GM-Iter1 and GM-Iter5 is the model using gradient mask method. For GM-Iter1 in the table are the results from the student model directly trained from the pseudo labels generated by the seed model. Our proposed approach significantly outperforms the 100 hours supervised baselines in table 2 and also the noisy student training baseline. For GM-Iter5, we iterate the pseudo labeling process 5 times. In particular, the model of GM-Iter5 achieved highly competitive performance, with a WER of 4.1/8.8 for dev-clean/dev-other and 4.3/8.9 for test-clean/test-other. It is worth noting that our method is highly efficient. We use much fewer computing resources or a much smaller model size compared with other approaches in the table 1.
4.4 Ablation study and analysis
4.4.1 Pseudo-labeling iterations
To study the performance from different pseudo-labeling iterations. The table 3 shows the WER on test-clean/other of each training iterations using the gradient mask method. The results are in table 3. We stopped this process after the 5th iteration since the improvement is already minimum at the iter5.
|interations||test clean||test other|
4.4.2 Gradient mask on labels of different qualities
We conduct an ablation study to investigate the effect of the gradient mask on labels of different qualities. We run the experiments with and without the gradient mask method on those labels. The training is the same as the standard transducer training when we do not use the gradient mask. The training data includes 860 hours pseudo-label data and the 100h labeled data. Pseudo(WER-9) is the pseudo-label generated by the 100h seed model which has around WER 9. Pseudo(WER-15) is generated by the same supervised system but from an early epoch that has WER around 15. Pseudo(WER-5) is generated by the student model from the 3rd iteration. And Pseudo(WER-2) is generated by an intermediate model trained on 960 hours labeled data.
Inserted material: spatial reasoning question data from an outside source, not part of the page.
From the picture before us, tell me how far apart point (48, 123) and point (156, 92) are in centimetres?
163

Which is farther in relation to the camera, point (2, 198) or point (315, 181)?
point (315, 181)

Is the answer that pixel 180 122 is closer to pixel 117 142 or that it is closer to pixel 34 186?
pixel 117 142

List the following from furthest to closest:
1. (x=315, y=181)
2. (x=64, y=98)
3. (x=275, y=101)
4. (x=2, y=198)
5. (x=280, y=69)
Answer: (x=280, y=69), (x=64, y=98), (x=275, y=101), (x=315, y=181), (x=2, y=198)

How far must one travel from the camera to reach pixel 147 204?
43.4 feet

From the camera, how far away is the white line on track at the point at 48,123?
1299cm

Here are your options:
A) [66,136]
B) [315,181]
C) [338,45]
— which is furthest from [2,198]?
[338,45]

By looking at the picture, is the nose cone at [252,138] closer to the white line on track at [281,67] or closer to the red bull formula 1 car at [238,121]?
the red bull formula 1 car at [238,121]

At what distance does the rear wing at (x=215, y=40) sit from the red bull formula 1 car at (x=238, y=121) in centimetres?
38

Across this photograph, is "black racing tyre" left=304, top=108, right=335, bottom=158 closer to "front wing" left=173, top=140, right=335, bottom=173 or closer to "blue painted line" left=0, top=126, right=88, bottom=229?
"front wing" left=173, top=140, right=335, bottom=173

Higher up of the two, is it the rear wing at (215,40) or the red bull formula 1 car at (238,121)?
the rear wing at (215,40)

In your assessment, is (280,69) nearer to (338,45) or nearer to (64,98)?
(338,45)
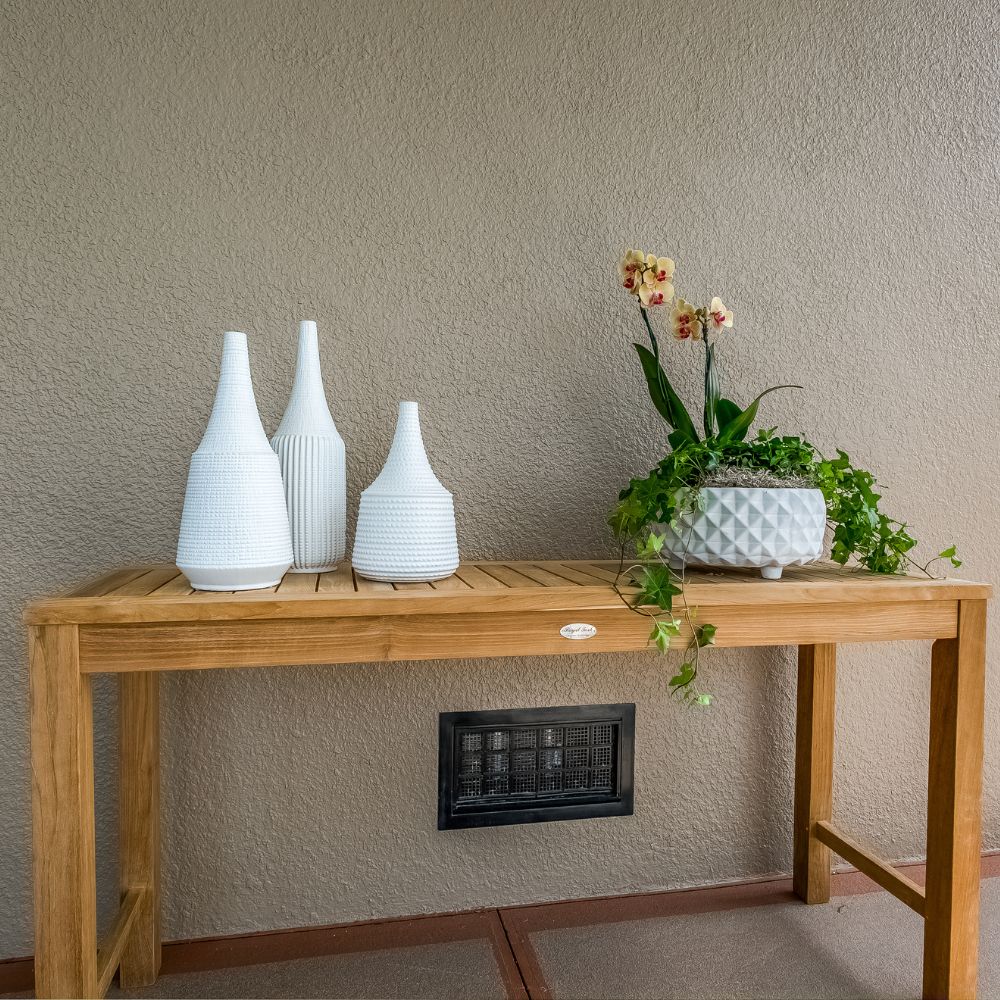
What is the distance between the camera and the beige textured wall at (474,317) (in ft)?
3.79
When pseudo-label contains a lot of errors (WER 15), simply adding pseudo label will cause the model performance to degrade comparing with 100h baseline in table 2. Even when we have high-quality pseudo-label (WER 5), the noise in labels still hurts the model performance. On the other hand, the gradient mask method can be robust to bad quality labels and work well consistently on the label of different quality. We found that the worse pseudo-label’s quality, the better performance we can obtain using the gradient mask method comparing with the standard training. The standard training will perform comparably to the gradient mask method when pseudo-label has WER around 2, and it would perform better when we use the ground truth reference labels.
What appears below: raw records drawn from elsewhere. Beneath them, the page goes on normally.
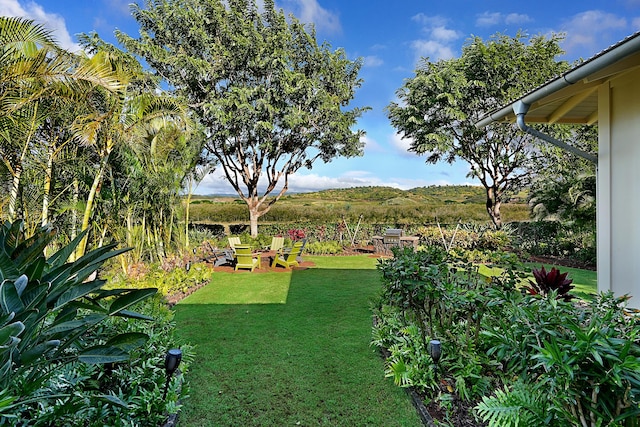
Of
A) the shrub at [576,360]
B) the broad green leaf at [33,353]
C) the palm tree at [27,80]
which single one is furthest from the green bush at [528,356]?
the palm tree at [27,80]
In this paper, we present the Gradient Mask method, a simple and efficient method to improved pseudo-label training for end-to-end speech recognition. Our method can force the model to learn acoustic representation and also be robust to errors in labels. This method can be used to combat label noise in pseudo-label training. In semi-supervised experiments, our method achieved much better performance than the conventional pseudo label training approach and performed comparably to the SOTA approach while being much computation-efficient. Future work includes exploring the extension to other end-to-end ASR systems like LAS and other sequence to sequence tasks like machine translation.